Although it seems that Richard Sears and Dorothy had three documented children, they may have had others, but this is not proven. The three children that the Sears Family Association believes existed are Capt. Paul Sears, Leut. or Lieut. Silas Sears, and Deborah Sears.

 

Leut. Silas Sears was a  protector of the new American colonies against the American Indians and invasions by other countries. His son, Capt. Joseph Sears was also a protector  and Leut. Zachariah was in the Militia during the French and Indian Wars.

 

Veteran of the American Revolution, Rowland Sears removed to Ashfield, MA, and bought a farm, May 1773. He was in Lt Bartlett's Co., which marched on Lexington Alarm, 22 Apr 1775, and was credited with 5 days' service and mileage. He subsequently enlisted in Capt Eben Webber's Co., Col John Fellows' Regt.

 

Almond K. Sears, received two purple hearts and the flying cross award while serving in WWII as an AF pilot. There is quite a lot of information on www.searspirit.com regarding his time in the Air Force.

 

 

There is some American Indian blood in the Richard Sears line through Hannah Hall’s family.
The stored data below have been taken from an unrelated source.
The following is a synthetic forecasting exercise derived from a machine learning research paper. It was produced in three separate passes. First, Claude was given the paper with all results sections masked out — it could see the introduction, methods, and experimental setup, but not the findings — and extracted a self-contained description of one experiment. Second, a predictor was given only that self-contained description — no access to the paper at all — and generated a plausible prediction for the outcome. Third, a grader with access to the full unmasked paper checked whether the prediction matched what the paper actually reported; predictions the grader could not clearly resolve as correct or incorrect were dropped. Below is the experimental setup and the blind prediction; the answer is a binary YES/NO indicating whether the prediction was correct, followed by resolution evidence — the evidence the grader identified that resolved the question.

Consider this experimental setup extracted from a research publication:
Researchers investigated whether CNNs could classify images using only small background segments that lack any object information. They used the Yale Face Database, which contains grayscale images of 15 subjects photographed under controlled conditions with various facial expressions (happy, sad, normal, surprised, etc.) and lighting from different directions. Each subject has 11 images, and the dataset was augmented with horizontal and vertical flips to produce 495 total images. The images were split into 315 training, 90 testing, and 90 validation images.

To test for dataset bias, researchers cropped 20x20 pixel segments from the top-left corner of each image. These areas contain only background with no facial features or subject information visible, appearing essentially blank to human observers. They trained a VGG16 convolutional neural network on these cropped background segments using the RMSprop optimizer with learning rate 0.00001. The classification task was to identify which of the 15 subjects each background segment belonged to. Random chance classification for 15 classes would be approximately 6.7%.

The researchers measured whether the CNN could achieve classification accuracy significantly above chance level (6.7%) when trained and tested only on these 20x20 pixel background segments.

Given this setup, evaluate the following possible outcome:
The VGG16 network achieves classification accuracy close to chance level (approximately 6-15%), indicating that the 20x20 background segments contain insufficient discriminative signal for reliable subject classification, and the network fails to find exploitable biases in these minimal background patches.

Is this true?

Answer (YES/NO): NO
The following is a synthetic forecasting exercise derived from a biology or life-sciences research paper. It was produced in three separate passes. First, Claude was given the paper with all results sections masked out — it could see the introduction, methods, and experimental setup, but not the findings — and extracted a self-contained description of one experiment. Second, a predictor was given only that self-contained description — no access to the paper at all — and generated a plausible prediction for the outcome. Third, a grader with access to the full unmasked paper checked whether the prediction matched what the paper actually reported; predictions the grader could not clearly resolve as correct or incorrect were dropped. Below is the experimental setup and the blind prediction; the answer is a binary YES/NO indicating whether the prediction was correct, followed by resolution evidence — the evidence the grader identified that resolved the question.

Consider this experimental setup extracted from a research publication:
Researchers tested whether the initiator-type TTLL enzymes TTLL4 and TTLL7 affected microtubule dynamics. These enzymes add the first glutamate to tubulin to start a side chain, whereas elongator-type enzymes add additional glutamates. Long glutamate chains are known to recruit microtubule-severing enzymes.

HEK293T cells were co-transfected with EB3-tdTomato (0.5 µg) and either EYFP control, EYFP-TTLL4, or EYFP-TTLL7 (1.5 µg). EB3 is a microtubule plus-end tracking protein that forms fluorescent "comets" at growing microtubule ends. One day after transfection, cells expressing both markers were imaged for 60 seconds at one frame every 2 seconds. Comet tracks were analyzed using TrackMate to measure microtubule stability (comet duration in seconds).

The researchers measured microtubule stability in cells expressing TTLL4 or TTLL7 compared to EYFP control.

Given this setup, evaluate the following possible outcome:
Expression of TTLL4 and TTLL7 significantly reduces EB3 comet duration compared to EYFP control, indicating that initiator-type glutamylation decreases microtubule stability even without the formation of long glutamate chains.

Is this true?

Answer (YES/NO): NO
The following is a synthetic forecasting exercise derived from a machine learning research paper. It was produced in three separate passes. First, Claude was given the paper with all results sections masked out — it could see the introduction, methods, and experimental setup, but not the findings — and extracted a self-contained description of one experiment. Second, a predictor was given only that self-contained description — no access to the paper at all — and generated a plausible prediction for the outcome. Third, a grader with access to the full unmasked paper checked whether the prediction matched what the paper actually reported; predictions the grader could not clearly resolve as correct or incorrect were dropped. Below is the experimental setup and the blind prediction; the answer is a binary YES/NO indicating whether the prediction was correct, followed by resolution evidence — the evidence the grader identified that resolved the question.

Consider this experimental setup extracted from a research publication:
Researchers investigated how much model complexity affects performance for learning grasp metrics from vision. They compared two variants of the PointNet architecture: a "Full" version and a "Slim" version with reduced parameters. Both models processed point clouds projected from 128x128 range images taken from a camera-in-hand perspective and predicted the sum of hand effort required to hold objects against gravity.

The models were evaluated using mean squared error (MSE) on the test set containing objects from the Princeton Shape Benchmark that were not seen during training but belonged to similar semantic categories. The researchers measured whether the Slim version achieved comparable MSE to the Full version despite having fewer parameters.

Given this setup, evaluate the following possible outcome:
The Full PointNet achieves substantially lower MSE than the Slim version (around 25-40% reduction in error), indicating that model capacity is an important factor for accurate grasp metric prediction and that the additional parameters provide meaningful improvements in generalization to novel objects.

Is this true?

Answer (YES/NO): NO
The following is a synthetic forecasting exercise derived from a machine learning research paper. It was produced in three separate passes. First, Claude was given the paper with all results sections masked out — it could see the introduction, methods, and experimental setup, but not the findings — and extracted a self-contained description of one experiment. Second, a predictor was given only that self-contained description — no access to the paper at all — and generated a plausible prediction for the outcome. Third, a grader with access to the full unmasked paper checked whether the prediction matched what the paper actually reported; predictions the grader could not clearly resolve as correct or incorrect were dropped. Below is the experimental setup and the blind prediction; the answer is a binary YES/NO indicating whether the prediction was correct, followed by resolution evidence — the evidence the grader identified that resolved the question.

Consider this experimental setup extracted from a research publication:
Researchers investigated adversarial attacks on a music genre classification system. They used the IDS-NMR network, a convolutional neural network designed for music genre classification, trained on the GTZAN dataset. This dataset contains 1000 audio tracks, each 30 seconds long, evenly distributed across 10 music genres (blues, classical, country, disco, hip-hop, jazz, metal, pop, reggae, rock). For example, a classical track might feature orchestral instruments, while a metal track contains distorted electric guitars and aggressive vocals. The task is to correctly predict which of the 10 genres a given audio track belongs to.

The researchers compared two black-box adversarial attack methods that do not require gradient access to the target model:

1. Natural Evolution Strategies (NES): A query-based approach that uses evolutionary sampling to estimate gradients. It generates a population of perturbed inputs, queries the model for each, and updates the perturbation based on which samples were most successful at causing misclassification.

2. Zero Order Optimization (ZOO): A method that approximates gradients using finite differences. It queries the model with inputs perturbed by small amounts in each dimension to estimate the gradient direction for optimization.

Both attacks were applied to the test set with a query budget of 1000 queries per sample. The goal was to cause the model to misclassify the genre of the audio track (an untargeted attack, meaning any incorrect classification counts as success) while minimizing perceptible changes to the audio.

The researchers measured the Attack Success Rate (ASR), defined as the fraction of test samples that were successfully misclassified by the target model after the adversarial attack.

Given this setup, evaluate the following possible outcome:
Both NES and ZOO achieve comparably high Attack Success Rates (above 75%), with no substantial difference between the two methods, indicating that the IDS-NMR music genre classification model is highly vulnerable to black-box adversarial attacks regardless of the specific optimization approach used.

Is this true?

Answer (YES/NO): NO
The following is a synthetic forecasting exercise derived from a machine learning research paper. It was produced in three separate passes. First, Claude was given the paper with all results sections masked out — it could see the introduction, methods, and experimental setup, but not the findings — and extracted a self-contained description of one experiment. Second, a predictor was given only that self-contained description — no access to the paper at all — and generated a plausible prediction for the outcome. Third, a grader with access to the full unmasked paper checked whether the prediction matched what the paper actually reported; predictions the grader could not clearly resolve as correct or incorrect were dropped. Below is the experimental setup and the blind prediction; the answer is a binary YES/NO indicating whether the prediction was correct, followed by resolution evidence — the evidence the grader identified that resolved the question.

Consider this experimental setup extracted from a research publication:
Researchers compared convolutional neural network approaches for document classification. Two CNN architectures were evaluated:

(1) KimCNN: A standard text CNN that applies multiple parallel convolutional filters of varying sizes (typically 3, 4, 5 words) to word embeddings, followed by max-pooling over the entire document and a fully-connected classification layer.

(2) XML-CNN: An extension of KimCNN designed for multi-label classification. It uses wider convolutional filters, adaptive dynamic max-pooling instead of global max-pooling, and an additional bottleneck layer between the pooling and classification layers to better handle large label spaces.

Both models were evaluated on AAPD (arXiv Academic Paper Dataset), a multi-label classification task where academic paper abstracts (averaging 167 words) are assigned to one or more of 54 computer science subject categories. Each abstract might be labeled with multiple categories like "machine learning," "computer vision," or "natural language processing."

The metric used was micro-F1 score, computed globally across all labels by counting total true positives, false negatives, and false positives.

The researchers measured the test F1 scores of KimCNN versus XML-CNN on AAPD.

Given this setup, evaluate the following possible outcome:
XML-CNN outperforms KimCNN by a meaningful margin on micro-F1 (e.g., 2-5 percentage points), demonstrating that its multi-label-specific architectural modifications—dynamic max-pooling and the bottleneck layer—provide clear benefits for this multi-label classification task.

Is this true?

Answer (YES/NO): NO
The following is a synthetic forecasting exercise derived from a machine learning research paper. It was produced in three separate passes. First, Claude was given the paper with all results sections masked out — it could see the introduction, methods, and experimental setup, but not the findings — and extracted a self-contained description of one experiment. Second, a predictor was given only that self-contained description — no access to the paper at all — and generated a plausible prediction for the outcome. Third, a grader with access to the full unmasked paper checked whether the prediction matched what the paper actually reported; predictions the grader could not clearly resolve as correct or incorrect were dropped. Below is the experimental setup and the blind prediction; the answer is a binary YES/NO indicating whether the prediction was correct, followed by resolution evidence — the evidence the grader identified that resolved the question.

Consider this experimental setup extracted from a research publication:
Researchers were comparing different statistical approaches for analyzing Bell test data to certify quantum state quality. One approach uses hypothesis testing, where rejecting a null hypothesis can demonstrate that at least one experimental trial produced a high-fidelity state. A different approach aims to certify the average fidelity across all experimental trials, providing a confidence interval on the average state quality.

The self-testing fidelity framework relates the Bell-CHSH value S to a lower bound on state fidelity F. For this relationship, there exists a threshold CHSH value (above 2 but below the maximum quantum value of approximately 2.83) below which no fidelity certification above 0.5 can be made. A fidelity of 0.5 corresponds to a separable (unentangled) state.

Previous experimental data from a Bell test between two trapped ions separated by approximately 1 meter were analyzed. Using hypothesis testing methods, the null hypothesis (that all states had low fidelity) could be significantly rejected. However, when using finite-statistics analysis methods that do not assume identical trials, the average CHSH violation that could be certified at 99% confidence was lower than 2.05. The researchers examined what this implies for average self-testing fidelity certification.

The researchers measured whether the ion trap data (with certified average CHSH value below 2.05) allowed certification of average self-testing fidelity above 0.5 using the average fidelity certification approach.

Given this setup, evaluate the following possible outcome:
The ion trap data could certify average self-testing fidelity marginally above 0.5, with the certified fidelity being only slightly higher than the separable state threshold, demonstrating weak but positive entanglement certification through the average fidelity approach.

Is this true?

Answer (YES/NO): NO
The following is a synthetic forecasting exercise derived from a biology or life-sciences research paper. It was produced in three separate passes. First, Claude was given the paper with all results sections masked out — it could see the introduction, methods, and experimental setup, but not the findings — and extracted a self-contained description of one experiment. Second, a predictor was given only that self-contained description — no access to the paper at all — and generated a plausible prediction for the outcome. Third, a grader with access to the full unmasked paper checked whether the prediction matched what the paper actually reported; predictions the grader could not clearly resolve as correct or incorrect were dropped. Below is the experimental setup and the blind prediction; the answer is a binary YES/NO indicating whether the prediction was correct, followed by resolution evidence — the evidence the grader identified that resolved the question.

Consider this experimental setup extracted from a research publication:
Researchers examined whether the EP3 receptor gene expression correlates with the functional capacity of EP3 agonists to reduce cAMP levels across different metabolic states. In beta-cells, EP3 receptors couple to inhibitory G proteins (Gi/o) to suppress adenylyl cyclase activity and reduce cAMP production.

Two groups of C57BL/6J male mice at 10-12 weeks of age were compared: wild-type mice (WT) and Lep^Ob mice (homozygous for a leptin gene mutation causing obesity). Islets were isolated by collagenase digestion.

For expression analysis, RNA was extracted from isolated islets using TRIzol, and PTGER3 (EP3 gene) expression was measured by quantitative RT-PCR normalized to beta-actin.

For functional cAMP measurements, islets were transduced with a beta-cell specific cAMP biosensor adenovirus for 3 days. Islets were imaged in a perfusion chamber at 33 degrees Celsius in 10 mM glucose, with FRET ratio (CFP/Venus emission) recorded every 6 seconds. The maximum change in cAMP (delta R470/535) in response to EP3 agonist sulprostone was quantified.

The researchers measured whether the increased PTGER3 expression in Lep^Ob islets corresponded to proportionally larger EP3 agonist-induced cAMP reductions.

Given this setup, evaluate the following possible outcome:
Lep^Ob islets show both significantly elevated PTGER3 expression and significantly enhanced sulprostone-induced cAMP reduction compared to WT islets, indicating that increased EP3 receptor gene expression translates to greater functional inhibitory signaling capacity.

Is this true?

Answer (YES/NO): YES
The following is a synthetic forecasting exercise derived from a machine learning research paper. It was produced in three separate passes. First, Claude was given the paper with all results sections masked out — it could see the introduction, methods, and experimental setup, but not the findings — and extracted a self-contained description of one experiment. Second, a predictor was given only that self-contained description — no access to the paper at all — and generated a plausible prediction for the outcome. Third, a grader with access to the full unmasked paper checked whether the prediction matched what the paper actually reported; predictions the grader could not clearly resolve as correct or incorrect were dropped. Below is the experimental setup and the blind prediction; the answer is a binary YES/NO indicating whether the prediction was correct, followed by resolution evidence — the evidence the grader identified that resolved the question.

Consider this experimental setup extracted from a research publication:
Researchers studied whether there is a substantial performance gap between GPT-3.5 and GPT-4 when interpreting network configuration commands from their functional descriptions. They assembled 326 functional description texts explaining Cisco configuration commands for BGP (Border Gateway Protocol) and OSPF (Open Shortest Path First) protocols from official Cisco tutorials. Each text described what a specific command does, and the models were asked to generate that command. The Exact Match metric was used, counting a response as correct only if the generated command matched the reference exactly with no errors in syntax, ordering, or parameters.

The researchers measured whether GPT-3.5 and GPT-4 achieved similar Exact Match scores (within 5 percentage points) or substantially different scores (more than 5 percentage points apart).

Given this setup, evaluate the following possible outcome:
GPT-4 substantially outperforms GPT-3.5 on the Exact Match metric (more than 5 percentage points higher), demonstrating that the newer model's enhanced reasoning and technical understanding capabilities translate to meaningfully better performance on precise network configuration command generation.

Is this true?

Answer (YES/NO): NO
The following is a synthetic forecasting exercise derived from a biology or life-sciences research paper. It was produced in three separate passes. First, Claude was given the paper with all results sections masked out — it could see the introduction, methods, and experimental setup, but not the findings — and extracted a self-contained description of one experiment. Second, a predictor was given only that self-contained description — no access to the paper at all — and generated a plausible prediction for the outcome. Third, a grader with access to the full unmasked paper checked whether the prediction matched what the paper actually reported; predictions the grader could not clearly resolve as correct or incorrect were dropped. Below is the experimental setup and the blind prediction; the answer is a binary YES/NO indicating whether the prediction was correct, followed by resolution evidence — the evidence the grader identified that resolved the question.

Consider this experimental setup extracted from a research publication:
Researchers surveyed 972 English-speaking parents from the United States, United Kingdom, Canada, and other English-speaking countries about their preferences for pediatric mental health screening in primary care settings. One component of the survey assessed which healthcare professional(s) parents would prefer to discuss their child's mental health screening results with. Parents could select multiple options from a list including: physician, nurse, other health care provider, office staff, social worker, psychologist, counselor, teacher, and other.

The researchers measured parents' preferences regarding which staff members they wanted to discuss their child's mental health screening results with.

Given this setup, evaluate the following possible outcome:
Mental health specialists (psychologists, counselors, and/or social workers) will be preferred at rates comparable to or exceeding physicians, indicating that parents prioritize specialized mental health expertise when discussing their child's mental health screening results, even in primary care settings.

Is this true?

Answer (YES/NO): NO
Hannah Hall was married to Captain Joseph Sears. Hannah Hall was decended from Mary Hyanno, who was a full-blooded American Indian. Mary’s father was Chief Sachem Iyannough of the Wampanoag tribe in Mattachee Indian Village, Barnstable, Massachusetts.  The Chief was married to Princess Mary Epenow (Noepe) of the same tribe. The Chief is actually one of Steve’s 9th great grandfathers and the Princess is one of Steve’s 9th great grandmothers. So this makes Mary Hyanno, who married  Augustine Bearse, one of Steve’s 8th great grandmothers. Her Indian name was Little Dove. We believe that this is why his DNA tests show .1% American Indian.

 

Richard Warren Sears, founder of Sears & Roebuck, is also a descendant of Richard Sears, although he is a very distant cousin. So now you can say that you are a relative of the Sears of Sears & Roebuck.